◆ Travail à faire
A. Répondez à ces questions à l'aide du texte sur l'Inde, la Russie et la Chine, donné plus bas :
(i) Dans quelle ville et à quelle date a eu lieu le sommet du G20 cité ?
(ii) Quel pays vient compliquer la relation entre l'Inde et la Russie ?
(iii) De quoi la Russie rêve-t-elle ?
B. Continuez le texte sur l'Inde, la Russie et la Chine, donné plus bas, à partir de sa dernière phrase.
══ Extrait ══
Le président russe Vladimir Poutine, le Premier ministre indien Narendra Modi et le président chinois Xi Jinping, lors du sommet du G20 à Osaka, le 28 juin 2019. (Source : The Print)
Le président russe Vladimir Poutine, le Premier ministre indien Narendra Modi et le président chinois Xi Jinping, lors du sommet du G20 à Osaka, le 28 juin 2019. (Source : The Print)
Depuis le début de la guerre en Ukraine, l’Inde et la Russie aiment afficher leur proximité historique et leur rapprochement commercial. Mais un troisième acteur vient compliquer leur relation : la Chine. Si la Russie rêve d’une triple alliance eurasiatique, l’Inde prend soin de garder un pied dans le bloc occidental. Ses relations turbulentes avec la Chine ne montrent aucun signe d’apaisement.
═══
══ Données extraites ══
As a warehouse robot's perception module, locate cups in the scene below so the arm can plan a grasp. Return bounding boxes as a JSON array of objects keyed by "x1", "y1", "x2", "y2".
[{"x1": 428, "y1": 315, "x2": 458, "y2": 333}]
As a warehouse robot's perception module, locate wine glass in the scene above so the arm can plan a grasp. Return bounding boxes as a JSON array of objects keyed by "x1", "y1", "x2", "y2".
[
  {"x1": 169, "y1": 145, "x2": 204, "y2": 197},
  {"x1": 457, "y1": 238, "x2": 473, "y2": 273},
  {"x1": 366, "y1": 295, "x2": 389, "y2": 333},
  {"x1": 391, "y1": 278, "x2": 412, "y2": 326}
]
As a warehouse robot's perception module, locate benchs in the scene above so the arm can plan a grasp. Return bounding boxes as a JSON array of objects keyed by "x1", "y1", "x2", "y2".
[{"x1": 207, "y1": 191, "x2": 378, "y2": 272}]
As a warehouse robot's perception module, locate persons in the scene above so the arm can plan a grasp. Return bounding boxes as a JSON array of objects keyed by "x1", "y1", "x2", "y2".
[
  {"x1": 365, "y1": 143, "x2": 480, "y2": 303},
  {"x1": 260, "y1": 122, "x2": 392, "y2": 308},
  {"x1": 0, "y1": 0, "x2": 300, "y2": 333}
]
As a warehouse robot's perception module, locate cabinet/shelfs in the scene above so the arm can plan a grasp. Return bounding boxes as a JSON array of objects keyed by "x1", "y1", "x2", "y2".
═══
◆ Résultats attendus
A.
(i) À Osaka, le 28 juin 2019.
(ii) La Chine.
(iii) D'une triple alliance eurasiatique.

B.
C’est sur la lune que la Russie et l’Inde ont failli se croiser récemment. À deux jours d’intervalle, les deux pays ont tenté d’atterrir sur le satellite de la Terre. Pour la Russie, il s’agissait de prouver qu’elle est toujours une puissance spatiale après un alunissage réussi à l’époque de l’URSS il y a plus de 50 ans. Pour l’Inde, il s’agissait de prouver qu’elle est devenue une puissance spatiale, après un alunissage raté en 2019. Le 19 août dernier, la mission la mission lunaire russe s’est terminée précipitamment par un crash de son engin à la surface après en avoir perdu le contrôle. Pour l’Inde c’est, une réussite : sa mission a touché le pôle sud de la lune le 23 août. « Un grand pas dans l’exploration de l’espace et d’un témoignage des progrès impressionnants réalisés par l’Inde dans les domaines de la science et de la technologie », a jugé, beau joueur, Vladimir Poutine.
Les deux pays prennent soin d’exposer aux yeux du monde une relation inébranlable, fondée sur une confiance mutuelle et une histoire partagée. Il n’empêche : le symbole est cruel pour la Russie qui avait prévu d’arriver avant l’Inde mais n’est finalement… pas arrivée du tout. D’autant plus cruel que Moscou, à l’époque soviétique, a contribué au progrès du programme spatial indien. L’épisode illustre en tout cas une des dynamiques à l’œuvre dans la relation russo-indienne : le passage d’une relation à sens quasi unique de la Russie vers l’Inde, a une relation plus opportuniste, d’égal à égal.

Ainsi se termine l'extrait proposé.